8. It is better to start doing homework with the most challenging subject. The desire to put off things we don’t like is at the core of human nature. But the resources of time, attention, and energy are limited.
9. Therefore, homework should be started with the subject that is the worst given or least liked by the child. The more energy a student spends on simple tasks, the more difficult it will be to move on to complex ones.
10. Take a short break every 30-50 minutes. The intense mental activity must be alternated with physical activity or simply short doing nothing.
11. Establish a rule that every 30-50 minutes of the homework decision, take ten-minute breaks. Segment work is called the Pomodoro method. The child will be happy to be distracted.
12. Parents should be pushing for the correct answer, not doing homework for the children. Every mother and every father strives to help their child. But let’s be frank if a student comes with questions about the lessons, and an adult simply solves problems for him, he does not help him. He seeks to end this as soon as possible to save his time and nerves.
13. Do not dismiss your child when he asks to help him with homework, but do not do it yourself. Guide him towards a solution, read a tutorial together, watch a video, show how similar problems are solved. If you cannot get started right away, arrange a time that is convenient for you.

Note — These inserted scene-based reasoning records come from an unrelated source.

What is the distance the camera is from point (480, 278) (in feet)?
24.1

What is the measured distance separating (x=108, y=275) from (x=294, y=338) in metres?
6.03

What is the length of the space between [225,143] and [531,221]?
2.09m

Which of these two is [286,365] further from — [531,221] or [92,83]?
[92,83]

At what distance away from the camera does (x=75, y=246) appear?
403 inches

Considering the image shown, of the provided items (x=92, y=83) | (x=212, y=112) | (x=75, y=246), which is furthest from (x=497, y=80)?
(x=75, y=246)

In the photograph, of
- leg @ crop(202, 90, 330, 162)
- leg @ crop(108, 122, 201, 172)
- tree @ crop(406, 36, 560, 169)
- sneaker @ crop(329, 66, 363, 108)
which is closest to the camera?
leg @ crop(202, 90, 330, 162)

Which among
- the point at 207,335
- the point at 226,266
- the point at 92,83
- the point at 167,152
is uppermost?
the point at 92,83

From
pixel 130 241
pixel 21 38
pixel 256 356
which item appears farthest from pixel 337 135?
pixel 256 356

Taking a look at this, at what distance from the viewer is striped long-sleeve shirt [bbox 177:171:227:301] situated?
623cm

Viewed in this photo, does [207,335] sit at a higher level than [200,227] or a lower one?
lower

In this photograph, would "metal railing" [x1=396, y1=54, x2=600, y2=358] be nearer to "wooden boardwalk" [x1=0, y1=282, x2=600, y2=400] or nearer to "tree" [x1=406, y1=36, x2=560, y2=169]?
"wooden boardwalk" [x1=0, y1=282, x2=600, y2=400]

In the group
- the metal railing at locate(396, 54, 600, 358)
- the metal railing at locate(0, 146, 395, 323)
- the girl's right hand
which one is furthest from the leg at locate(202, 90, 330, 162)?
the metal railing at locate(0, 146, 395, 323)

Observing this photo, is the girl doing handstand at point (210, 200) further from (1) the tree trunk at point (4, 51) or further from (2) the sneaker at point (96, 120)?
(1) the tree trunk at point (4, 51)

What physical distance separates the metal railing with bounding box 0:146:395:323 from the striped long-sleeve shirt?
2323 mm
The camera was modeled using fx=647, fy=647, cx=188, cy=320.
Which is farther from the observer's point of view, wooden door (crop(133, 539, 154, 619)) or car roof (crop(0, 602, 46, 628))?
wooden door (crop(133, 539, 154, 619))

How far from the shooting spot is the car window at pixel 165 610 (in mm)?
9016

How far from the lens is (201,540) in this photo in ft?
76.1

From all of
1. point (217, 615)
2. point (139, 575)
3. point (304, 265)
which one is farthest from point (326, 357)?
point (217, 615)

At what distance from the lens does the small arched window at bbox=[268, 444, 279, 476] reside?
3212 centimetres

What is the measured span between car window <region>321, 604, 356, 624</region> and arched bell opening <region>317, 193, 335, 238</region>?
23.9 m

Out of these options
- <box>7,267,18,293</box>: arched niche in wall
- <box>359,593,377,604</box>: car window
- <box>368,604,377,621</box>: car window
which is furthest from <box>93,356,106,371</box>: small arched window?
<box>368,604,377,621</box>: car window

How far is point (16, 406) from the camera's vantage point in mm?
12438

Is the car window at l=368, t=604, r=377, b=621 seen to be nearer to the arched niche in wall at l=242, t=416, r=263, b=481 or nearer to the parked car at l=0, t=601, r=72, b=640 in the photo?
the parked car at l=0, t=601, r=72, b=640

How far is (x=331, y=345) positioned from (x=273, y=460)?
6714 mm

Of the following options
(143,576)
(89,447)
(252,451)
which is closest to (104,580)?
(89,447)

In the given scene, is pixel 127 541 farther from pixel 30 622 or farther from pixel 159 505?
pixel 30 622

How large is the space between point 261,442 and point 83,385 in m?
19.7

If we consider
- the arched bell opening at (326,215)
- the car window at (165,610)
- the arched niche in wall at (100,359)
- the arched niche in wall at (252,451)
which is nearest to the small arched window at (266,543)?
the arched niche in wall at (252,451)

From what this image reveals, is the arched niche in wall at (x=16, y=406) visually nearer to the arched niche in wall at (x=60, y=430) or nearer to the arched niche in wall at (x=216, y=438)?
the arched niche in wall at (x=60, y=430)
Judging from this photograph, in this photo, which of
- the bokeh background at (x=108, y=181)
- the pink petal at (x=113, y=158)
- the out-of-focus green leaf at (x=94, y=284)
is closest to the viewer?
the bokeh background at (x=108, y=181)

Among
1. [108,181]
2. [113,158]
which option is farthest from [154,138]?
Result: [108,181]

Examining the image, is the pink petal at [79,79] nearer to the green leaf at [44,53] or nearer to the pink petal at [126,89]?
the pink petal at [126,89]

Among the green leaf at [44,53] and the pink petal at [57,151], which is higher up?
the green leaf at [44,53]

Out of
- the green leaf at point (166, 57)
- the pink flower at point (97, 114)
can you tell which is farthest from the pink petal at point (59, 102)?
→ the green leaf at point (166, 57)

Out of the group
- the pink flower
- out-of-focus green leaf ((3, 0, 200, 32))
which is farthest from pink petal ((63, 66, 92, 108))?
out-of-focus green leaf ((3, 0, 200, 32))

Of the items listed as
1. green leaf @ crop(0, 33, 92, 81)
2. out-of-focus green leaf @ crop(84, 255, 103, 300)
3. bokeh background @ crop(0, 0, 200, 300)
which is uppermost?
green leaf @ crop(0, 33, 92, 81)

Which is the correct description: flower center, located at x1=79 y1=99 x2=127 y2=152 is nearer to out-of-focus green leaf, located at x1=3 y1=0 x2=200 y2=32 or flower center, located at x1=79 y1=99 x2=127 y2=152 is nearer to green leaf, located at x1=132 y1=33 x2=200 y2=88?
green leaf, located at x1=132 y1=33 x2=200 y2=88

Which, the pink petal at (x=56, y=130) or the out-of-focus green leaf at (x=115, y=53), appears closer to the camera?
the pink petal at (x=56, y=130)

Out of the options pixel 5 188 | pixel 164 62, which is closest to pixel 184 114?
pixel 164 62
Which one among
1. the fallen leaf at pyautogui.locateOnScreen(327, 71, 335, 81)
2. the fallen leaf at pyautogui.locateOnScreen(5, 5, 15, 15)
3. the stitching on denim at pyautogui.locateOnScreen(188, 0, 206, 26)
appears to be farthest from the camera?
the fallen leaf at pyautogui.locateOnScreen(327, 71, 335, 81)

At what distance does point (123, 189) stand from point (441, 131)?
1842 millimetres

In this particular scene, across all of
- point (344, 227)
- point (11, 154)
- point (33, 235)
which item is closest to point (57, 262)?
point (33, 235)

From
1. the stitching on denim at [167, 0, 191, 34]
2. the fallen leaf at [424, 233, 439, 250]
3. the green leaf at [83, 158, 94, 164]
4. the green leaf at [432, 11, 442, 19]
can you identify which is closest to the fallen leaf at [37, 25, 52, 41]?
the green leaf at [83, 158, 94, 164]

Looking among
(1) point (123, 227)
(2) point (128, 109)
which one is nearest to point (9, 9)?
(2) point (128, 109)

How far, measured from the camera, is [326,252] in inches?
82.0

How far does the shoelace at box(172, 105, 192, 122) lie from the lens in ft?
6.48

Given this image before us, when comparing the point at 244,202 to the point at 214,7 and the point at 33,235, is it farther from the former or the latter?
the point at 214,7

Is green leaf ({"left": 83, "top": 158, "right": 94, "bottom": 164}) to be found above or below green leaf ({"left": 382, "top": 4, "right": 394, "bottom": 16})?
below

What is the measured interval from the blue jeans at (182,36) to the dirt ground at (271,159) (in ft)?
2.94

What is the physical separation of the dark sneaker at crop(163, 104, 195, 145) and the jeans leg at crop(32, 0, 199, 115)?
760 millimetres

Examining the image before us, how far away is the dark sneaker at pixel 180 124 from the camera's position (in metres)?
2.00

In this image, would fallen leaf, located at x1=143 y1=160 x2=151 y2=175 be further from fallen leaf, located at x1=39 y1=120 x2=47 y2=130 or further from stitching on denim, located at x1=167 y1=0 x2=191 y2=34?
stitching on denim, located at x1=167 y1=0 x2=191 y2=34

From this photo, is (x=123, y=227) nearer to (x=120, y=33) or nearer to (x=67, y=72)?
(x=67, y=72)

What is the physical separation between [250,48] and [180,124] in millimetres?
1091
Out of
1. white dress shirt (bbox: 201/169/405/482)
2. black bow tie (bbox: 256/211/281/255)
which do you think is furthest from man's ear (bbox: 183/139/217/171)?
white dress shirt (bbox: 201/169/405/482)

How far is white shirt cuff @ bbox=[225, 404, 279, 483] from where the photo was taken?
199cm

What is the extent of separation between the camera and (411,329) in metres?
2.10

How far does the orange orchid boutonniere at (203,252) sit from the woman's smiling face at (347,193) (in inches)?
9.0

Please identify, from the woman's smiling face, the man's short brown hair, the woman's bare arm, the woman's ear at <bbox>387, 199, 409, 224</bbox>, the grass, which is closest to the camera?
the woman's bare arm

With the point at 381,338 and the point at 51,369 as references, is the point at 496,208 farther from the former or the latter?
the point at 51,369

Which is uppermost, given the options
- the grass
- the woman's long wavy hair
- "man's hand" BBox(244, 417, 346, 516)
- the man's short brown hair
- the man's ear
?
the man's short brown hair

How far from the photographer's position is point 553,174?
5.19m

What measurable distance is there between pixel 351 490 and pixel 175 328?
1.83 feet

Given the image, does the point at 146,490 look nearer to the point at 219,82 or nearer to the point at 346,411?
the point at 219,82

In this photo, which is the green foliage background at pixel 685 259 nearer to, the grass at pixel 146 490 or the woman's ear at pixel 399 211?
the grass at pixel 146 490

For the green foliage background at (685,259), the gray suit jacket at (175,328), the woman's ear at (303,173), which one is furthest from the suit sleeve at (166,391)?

14. It is essential to establish clear boundaries that homework is the responsibility of the child, not the adult.
15. The next step is a gradual, from class to class, weakening of control over the correctness and timeliness of homework. The teenager must learn to manage his time and take responsibility for his actions.
Summarize. To get a high-grade homework assignment without getting too tired, follow these simple guidelines. Remember to take breaks every 30-50 minutes, support your child rather than scold him for failing, and seek additional resources when needed.